● Short exercise:
In the records below, arrange the part that opens with the line containing "[SDO/AIA 171, 131, 304" and closes with the line containing "Detect all objects", both lines included, as a numbered list. Leave out blank lines and pictures.

● Data to process:
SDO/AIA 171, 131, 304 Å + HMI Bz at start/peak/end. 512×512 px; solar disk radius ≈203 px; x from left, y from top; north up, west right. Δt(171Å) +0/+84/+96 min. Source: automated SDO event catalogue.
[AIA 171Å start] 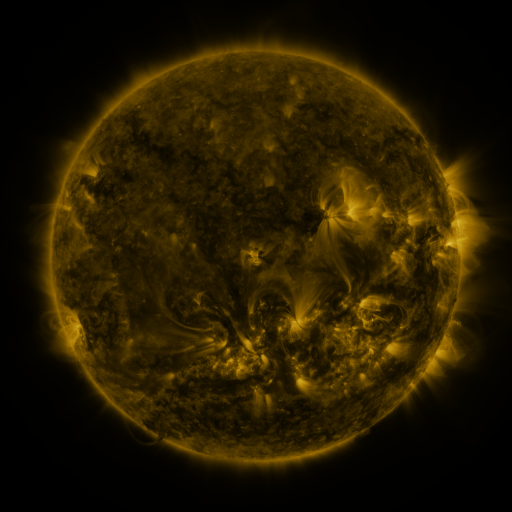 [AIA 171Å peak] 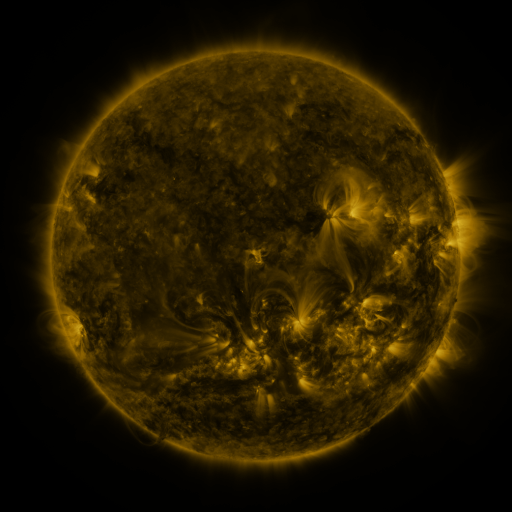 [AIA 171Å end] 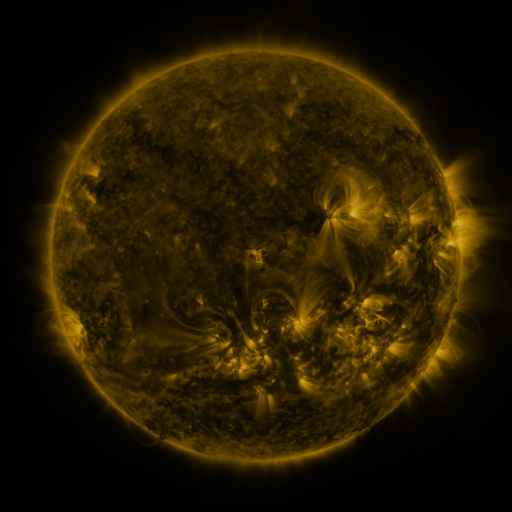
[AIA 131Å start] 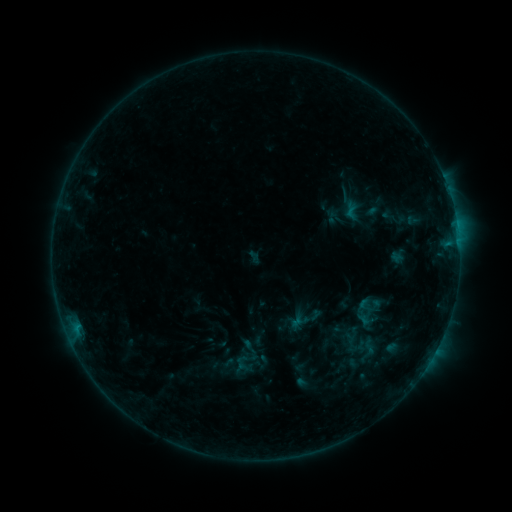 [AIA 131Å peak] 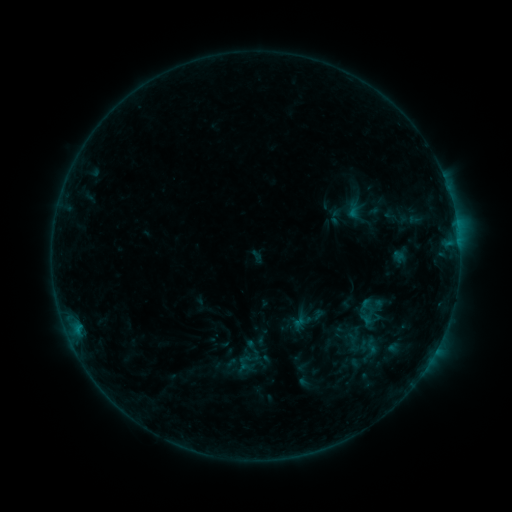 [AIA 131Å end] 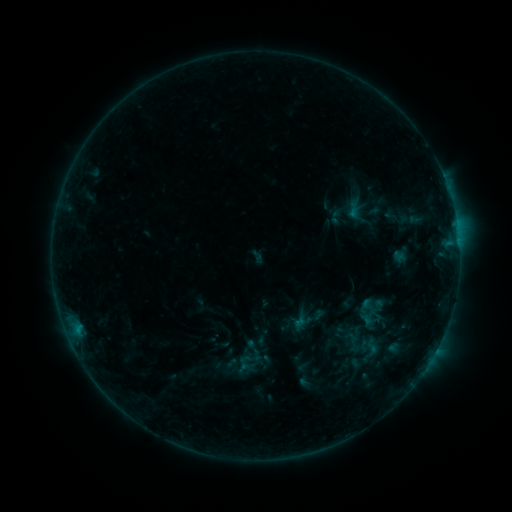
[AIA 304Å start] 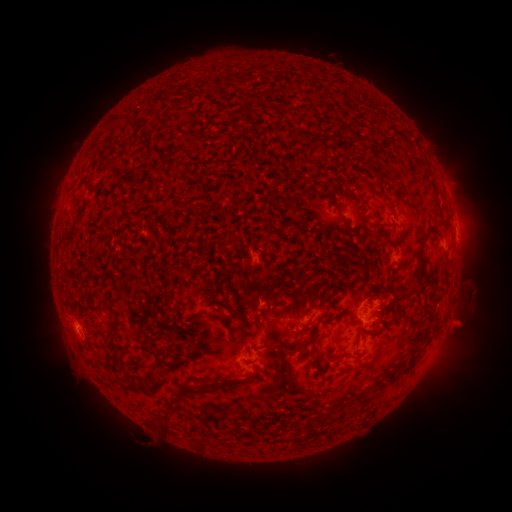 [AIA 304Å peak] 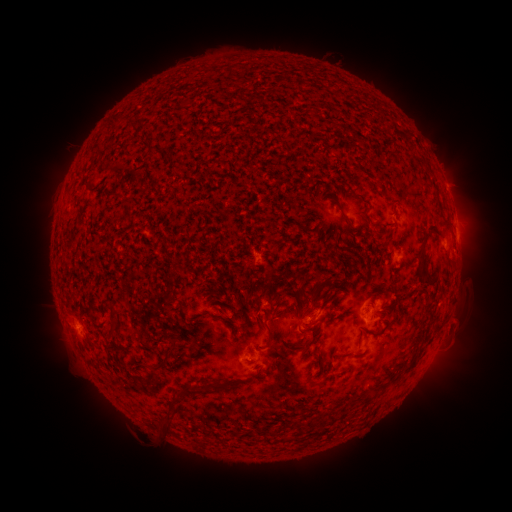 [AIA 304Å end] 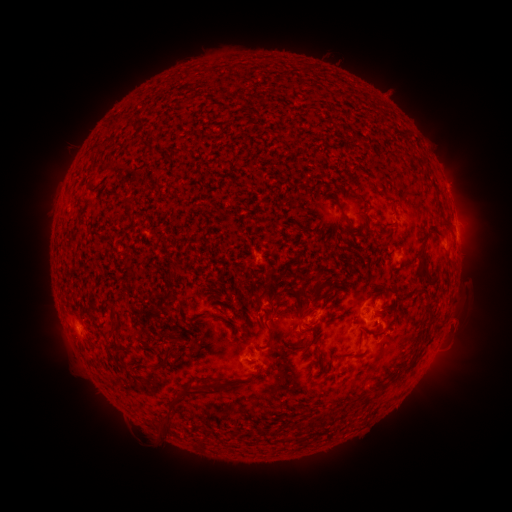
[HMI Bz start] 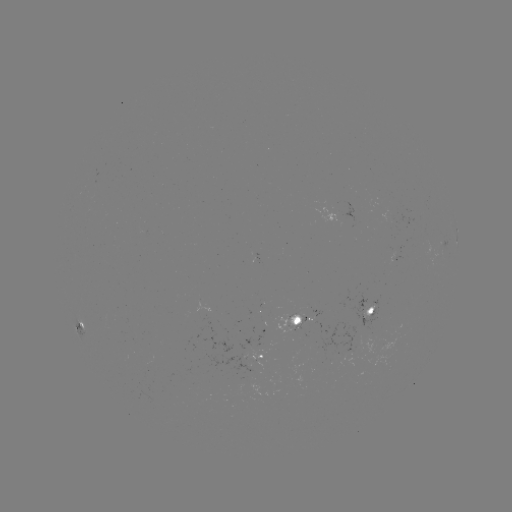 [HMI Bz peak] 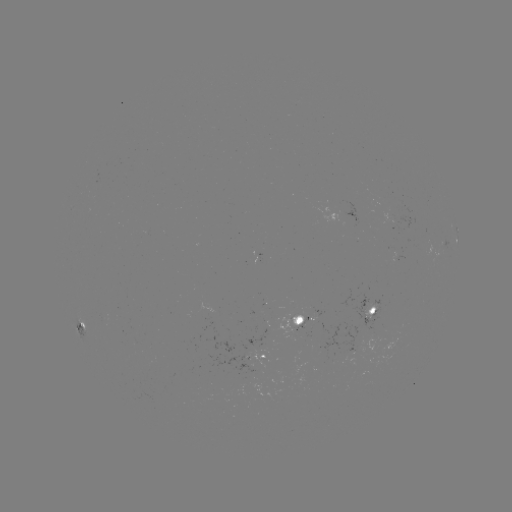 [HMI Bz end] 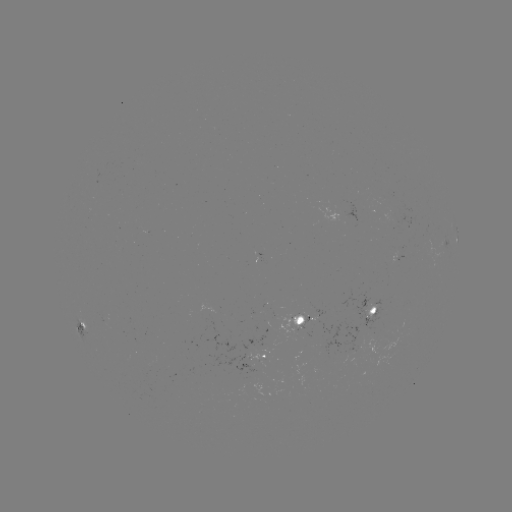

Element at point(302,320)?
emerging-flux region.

* * *

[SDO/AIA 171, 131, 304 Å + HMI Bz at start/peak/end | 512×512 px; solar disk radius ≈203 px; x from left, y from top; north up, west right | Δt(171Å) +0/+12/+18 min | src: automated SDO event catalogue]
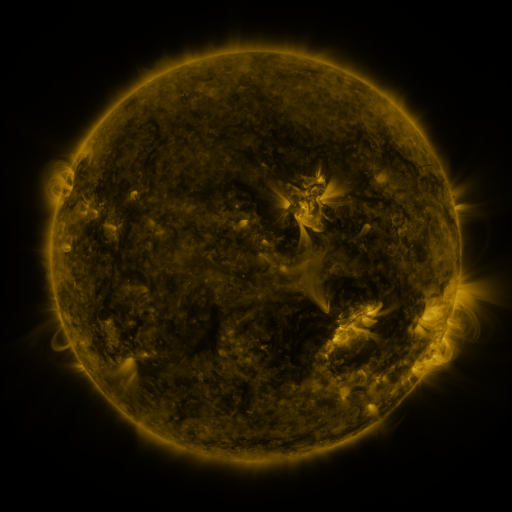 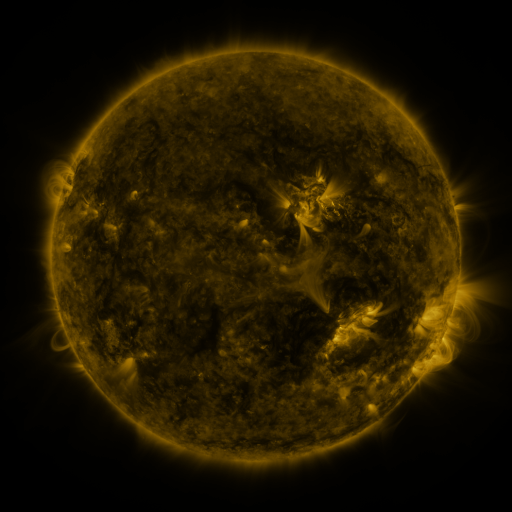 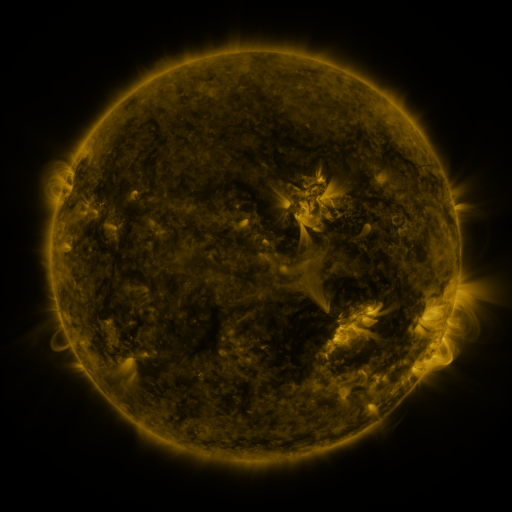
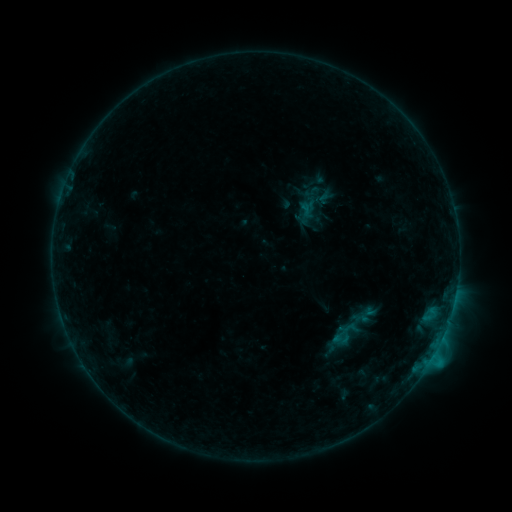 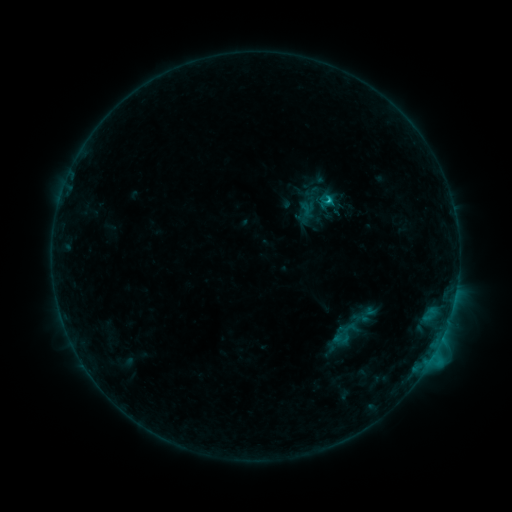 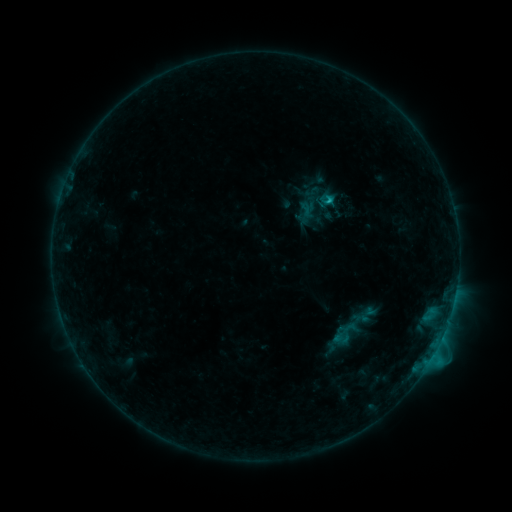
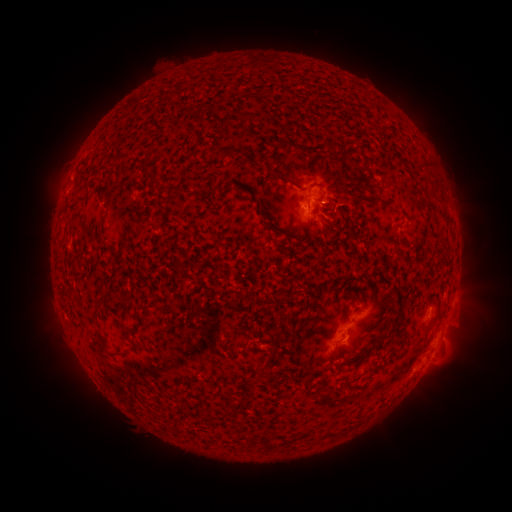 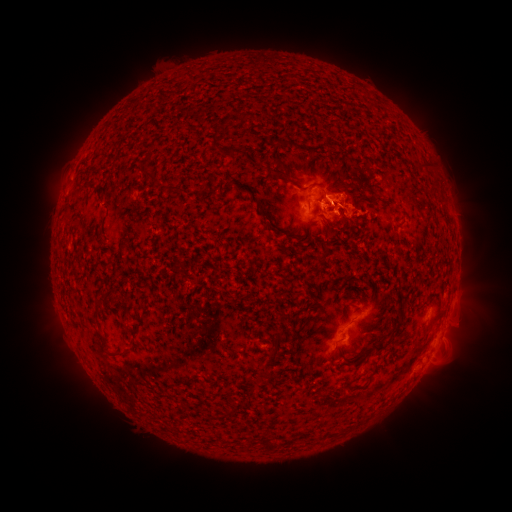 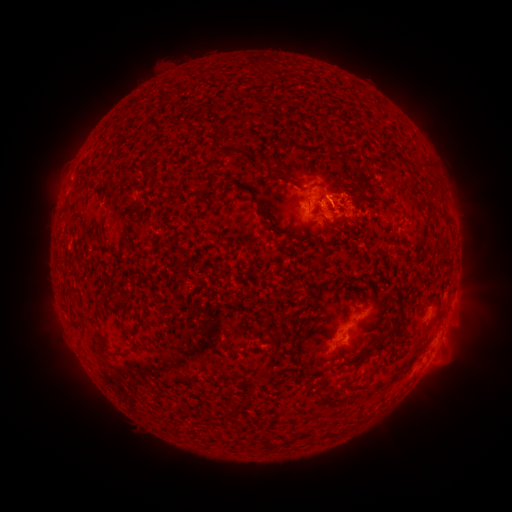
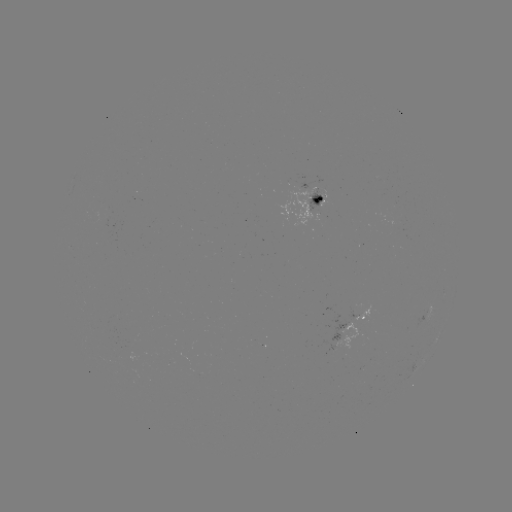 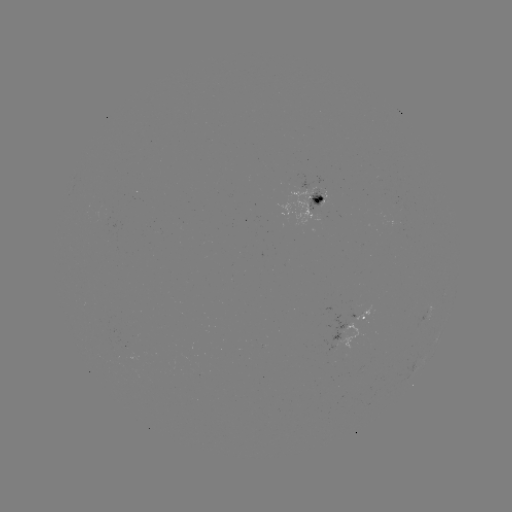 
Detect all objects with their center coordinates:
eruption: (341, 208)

● Answer below:
1. [SDO/AIA 171, 131, 304 Å + HMI Bz at start/peak/end | 512×512 px; solar disk radius ≈203 px; x from left, y from top; north up, west right | Δt(171Å) +0/+12/+18 min | src: automated SDO event catalogue]
2. Detect all objects with their center coordinates:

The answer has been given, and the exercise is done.